Does it all come down to a small cap effect? Small caps are indeed more frequently prone to underperformance, but there is more to the story. While relative safety can be found in large caps (they deliver higher and more consistent returns than small caps, at the individual stock level), the catch is that most large caps also fail to match the overall market return. Furthermore, large caps are far from synonymous with downside protection: according to a 2016 GSAM study, 25% of the stocks in the Russell 1000 had suffered a permanent loss of capital over the prior 30 years (i.e. lost more than 75% of their value and did not recover to 50% of their original value).
The data on corporate longevity tells a similarly grim picture. While we are spellbound by stories of the latest unicorn successes and heroic entrepreneurs on their way to interstellar travels, we tend to forget the more prosaic reality that individual common stocks have rather short lives in the US: seven years being the median life expectancy, if history is any guide. And for the higher profile companies, the 90th percentile, the listed life span remains a modest 27 years (yes, some of them are acquired or split, but many end up in the graveyard of failed corporations – so much for DCF models assuming “permanent growth”). Incidentally, Fortune 500 companies don’t fare much better, lasting 16 years of age on average.

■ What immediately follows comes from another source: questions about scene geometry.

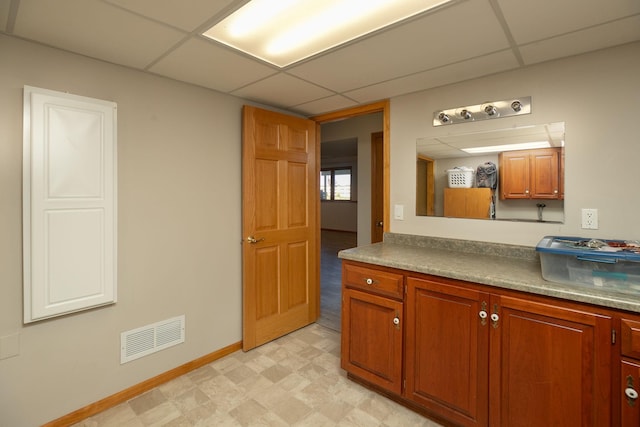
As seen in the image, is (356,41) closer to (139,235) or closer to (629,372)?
(139,235)

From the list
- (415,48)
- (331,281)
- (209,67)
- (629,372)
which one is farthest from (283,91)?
(331,281)

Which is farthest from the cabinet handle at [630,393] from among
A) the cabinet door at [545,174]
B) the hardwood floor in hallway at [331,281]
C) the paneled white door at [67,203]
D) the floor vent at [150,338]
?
the paneled white door at [67,203]

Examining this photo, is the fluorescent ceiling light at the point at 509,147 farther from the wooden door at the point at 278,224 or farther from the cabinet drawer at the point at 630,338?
the wooden door at the point at 278,224

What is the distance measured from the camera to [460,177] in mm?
2328

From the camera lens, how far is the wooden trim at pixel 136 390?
187 cm

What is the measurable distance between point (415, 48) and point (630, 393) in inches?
74.2

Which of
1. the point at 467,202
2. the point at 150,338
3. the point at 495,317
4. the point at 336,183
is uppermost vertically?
the point at 336,183

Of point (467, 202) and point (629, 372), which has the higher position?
point (467, 202)

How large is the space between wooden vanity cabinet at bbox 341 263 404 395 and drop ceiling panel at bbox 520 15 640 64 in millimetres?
1530

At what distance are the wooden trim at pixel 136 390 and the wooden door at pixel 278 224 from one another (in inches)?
10.0

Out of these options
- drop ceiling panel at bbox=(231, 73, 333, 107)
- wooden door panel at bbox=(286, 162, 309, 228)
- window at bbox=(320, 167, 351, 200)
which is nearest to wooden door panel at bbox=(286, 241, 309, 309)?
wooden door panel at bbox=(286, 162, 309, 228)

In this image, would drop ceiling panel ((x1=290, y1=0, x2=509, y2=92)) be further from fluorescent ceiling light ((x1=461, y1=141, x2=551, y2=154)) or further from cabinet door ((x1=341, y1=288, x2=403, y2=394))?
cabinet door ((x1=341, y1=288, x2=403, y2=394))

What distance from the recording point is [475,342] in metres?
1.68

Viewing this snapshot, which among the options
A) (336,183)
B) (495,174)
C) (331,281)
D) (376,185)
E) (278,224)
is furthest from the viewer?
(336,183)
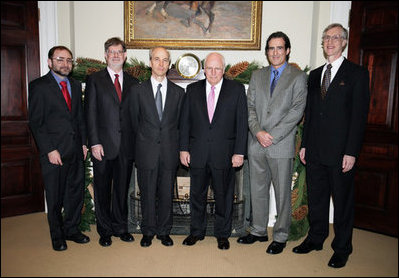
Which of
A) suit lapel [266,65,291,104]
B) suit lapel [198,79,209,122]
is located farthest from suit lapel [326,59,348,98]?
suit lapel [198,79,209,122]

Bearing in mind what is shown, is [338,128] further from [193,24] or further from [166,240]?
[193,24]

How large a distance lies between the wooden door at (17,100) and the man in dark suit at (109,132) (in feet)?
4.46

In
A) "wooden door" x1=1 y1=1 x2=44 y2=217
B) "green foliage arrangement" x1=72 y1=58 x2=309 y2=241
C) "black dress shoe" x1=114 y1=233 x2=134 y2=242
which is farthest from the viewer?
"wooden door" x1=1 y1=1 x2=44 y2=217

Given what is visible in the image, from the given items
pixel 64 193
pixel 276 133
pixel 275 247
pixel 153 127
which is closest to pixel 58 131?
pixel 64 193

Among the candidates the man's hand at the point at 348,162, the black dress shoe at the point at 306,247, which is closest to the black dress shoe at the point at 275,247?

It is commonly understood that returns in the VC world are driven by fat tails, meaning lots of losers and a few extreme winners. The reality of the broader stock market is in fact not so different. Facing such daunting odds, is it actually worth it for investors to hunt for potentially life-changing superstocks? A portfolio of 25 stocks still has a 64% chance of underperforming the total market, and statistically speaking, it would take at least several hundreds of stocks in a portfolio to be fairly certain of matching market returns. Should one still try to find the needle in the haystack, then, or just give up stock picking and buy the whole haystack, as John Bogle once quipped?

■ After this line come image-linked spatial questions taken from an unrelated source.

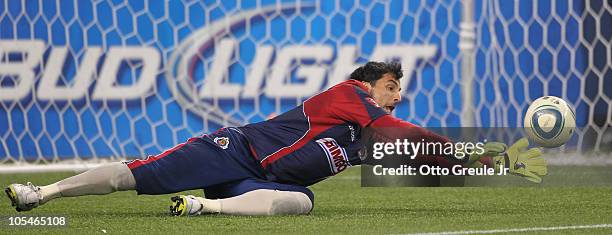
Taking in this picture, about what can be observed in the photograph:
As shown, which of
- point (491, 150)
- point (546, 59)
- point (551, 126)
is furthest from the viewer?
point (546, 59)

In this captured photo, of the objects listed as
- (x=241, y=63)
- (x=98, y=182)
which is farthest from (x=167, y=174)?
(x=241, y=63)

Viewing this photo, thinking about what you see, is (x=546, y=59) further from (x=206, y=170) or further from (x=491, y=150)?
(x=206, y=170)

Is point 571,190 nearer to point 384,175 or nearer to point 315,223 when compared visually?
point 384,175

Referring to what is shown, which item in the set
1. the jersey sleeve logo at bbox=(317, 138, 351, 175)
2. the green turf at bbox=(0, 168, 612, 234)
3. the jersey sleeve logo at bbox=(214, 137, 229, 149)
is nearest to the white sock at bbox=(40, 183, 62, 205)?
the green turf at bbox=(0, 168, 612, 234)

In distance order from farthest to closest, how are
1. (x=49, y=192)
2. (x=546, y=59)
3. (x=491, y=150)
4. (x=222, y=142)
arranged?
(x=546, y=59) → (x=222, y=142) → (x=491, y=150) → (x=49, y=192)

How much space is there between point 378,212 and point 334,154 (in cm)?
30

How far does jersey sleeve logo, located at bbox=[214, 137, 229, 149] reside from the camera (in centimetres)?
510

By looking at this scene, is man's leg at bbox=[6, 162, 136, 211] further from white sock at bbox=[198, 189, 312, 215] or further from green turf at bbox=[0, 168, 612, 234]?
white sock at bbox=[198, 189, 312, 215]

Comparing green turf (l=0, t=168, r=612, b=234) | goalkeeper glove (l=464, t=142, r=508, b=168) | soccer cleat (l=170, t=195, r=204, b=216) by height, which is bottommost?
green turf (l=0, t=168, r=612, b=234)

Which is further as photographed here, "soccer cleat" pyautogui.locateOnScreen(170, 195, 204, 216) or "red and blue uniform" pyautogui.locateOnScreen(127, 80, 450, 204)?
"red and blue uniform" pyautogui.locateOnScreen(127, 80, 450, 204)

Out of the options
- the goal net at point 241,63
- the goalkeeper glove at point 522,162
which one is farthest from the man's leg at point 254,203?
the goal net at point 241,63

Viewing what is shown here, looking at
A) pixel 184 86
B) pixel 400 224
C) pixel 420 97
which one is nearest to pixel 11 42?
pixel 184 86

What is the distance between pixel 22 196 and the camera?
477 centimetres

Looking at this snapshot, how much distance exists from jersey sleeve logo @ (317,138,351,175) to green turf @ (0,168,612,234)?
0.58 feet
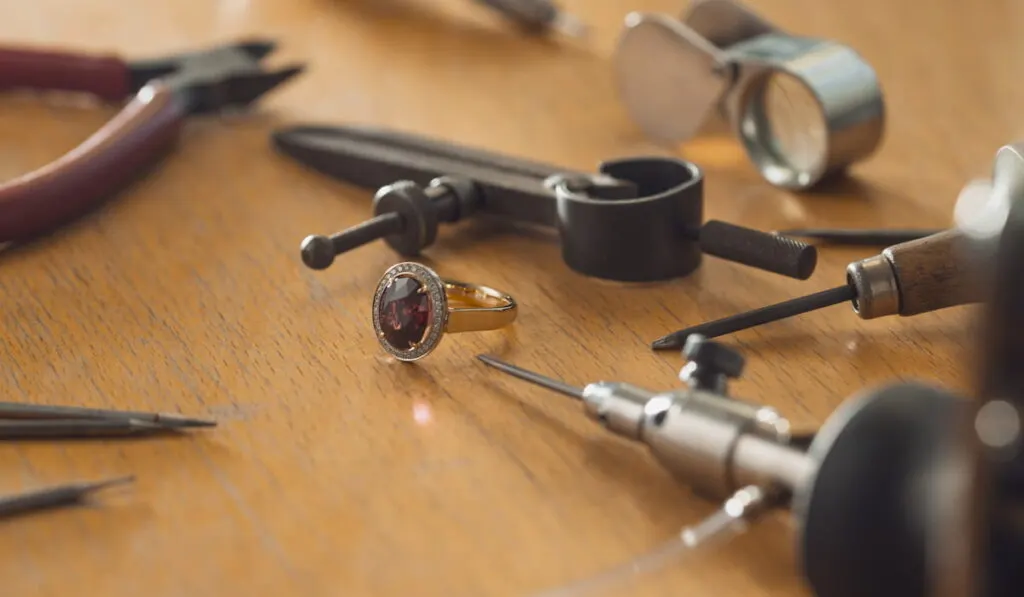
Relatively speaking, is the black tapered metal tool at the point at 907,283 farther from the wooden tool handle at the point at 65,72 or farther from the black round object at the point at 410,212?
the wooden tool handle at the point at 65,72

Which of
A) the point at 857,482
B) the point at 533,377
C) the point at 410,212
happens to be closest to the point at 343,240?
the point at 410,212

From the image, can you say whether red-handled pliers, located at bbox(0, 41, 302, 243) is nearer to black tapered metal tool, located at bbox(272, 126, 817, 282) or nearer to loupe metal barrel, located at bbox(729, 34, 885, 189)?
black tapered metal tool, located at bbox(272, 126, 817, 282)

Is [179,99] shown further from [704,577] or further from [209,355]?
[704,577]

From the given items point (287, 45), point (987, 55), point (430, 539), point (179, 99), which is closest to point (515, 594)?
point (430, 539)

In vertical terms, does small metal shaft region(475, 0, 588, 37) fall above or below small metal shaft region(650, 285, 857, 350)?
above

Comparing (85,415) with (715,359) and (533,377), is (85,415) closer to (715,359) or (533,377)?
(533,377)

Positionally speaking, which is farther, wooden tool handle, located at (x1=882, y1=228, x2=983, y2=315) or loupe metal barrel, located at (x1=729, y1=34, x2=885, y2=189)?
loupe metal barrel, located at (x1=729, y1=34, x2=885, y2=189)

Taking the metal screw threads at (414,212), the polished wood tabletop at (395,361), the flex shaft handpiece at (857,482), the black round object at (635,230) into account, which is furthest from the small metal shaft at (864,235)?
the flex shaft handpiece at (857,482)

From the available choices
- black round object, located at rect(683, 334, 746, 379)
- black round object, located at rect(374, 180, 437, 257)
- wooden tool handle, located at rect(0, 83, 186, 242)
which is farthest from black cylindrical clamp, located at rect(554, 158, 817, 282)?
wooden tool handle, located at rect(0, 83, 186, 242)
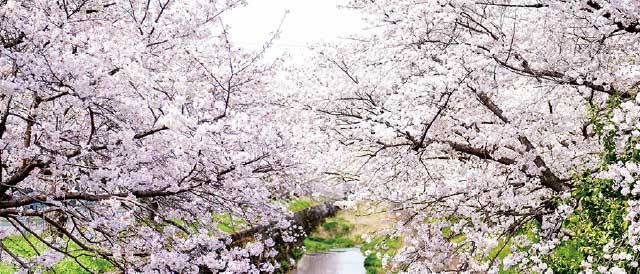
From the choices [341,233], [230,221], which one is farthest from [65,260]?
[341,233]

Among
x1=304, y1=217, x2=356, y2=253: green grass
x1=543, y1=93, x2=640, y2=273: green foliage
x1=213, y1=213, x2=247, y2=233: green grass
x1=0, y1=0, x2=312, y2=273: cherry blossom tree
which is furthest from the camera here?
x1=304, y1=217, x2=356, y2=253: green grass

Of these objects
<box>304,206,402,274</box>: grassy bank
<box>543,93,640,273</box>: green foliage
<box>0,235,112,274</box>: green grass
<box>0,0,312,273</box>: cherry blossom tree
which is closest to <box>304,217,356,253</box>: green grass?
<box>304,206,402,274</box>: grassy bank

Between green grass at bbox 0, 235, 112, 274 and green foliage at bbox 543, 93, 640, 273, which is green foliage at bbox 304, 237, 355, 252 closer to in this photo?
green grass at bbox 0, 235, 112, 274

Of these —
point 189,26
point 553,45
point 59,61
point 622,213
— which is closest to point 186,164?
point 59,61

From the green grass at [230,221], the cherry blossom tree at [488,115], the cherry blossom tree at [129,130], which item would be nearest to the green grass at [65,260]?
the green grass at [230,221]

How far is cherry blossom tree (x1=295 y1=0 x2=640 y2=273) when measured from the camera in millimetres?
7023

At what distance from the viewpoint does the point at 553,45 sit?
25.7 ft

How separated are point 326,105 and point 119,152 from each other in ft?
16.5

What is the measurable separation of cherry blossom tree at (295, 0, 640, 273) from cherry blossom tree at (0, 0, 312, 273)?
87.4 inches

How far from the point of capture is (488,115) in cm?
915

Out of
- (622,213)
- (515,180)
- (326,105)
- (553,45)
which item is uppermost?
(326,105)

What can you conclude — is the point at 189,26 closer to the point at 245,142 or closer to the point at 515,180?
the point at 245,142

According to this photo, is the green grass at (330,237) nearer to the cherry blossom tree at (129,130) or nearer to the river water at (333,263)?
→ the river water at (333,263)

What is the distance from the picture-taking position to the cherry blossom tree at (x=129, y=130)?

The issue with superstocks is that most of the value is created early. Often in capex-light, highly competitive industries, spotting the next long-term winner from other promising small & mid caps is a challenging endeavour, to make an understatement. Paradoxically, while at the individual level, the best returns come from stocks that almost always look overvalued, buying expensive stocks as a group is unlikely to do wonders for our portfolios. To make things worse, buying the right stock is not enough: investors also have to hold them through thick and thin.
In hindsight, it would be easy to poke fun at a 1999 Barron’s article titled “Amazon Dot Bomb” (spoiler: Bezos is ‘in essence a middleman, and he will likely be outflanked by companies that sell their wares directly to consumers’), or wonder how institutionals could snub the Google IPO (‘how will a free search engine ever make money?’). Yet investor concerns regarding the sustainability of the tech firms’ business models were perfectly legitimate at the time.

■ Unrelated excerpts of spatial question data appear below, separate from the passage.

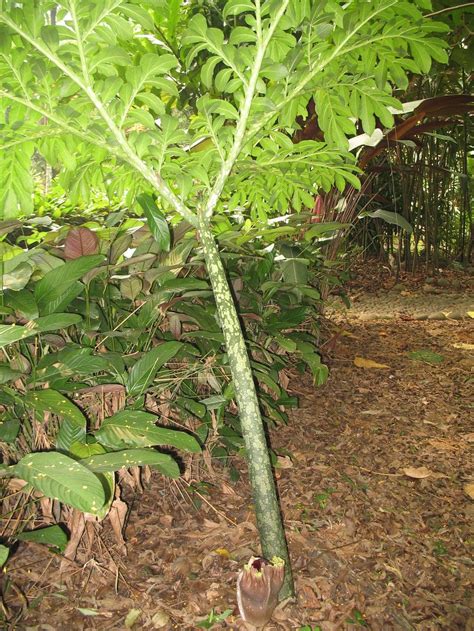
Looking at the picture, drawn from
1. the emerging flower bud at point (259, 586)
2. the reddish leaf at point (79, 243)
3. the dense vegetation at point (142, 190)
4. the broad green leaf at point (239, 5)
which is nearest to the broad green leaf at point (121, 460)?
Answer: the dense vegetation at point (142, 190)

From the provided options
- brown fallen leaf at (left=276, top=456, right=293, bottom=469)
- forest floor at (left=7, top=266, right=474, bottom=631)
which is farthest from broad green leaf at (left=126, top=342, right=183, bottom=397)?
brown fallen leaf at (left=276, top=456, right=293, bottom=469)

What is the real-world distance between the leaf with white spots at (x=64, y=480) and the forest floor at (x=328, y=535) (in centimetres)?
46

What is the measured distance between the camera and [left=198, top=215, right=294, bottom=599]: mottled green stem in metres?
1.01

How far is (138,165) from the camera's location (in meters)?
0.97

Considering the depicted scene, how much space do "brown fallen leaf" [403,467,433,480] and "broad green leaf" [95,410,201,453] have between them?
3.18 ft

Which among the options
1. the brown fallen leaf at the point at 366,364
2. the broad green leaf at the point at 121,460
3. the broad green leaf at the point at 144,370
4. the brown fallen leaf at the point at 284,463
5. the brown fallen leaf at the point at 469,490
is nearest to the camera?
the broad green leaf at the point at 121,460

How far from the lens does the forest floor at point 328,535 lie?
1141 mm

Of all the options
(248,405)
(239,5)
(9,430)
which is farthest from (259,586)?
(239,5)

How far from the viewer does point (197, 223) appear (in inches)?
41.1

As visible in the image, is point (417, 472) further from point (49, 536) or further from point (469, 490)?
point (49, 536)

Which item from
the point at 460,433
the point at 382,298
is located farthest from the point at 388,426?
the point at 382,298

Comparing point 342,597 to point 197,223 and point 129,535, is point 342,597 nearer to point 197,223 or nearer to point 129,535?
point 129,535

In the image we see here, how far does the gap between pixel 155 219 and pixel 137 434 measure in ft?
1.69

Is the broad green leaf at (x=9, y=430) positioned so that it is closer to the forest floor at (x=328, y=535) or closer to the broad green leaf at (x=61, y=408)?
the broad green leaf at (x=61, y=408)
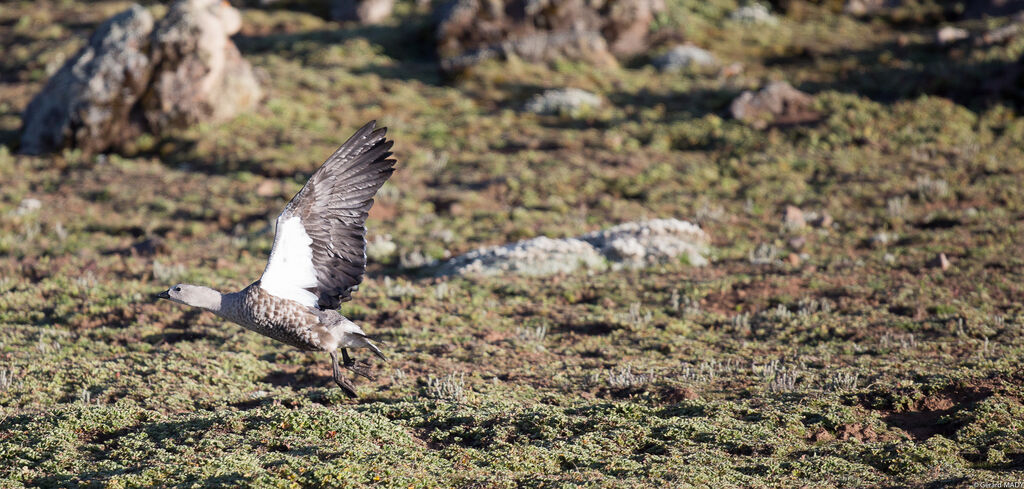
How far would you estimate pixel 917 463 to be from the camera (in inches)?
314

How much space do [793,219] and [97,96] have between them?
59.0ft

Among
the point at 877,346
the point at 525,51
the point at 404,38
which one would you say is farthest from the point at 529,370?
the point at 404,38

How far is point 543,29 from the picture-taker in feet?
100

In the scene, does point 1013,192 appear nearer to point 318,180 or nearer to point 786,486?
point 786,486

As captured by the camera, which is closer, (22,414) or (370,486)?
(370,486)

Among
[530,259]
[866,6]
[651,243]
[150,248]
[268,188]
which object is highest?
[866,6]

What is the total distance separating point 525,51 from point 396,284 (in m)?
16.1

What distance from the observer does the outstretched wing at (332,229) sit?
8719 mm

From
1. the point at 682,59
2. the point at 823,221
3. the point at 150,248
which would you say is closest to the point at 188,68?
the point at 150,248

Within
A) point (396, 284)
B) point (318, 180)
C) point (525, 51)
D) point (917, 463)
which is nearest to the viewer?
point (917, 463)

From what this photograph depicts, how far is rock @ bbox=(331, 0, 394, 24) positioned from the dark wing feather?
90.3 ft

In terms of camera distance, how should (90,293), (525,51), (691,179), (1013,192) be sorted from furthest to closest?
(525,51) → (691,179) → (1013,192) → (90,293)

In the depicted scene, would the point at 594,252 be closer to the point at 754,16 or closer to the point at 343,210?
the point at 343,210

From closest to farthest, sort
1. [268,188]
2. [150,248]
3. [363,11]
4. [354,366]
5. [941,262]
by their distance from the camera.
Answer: [354,366]
[941,262]
[150,248]
[268,188]
[363,11]
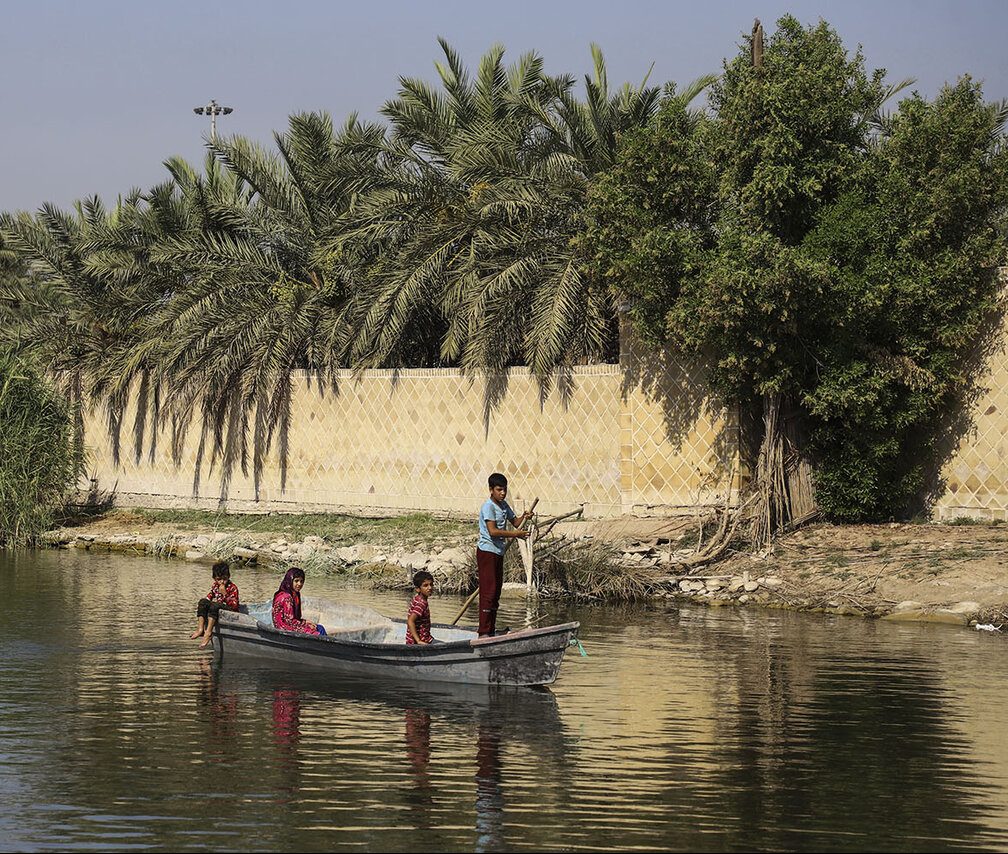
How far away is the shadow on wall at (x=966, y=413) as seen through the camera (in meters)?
21.4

Regardless of the strategy they choose to pursue, investors would be wise to remember rule number one. As Seth Klarman commented in Margin of Safety, “I too believe that avoiding loss should be the primary goal of every investor. This does not mean that investors should never incur the risk of any loss at all. Rather “don’t lose money” means that over several years an investment portfolio should not be exposed to appreciable loss of principal.”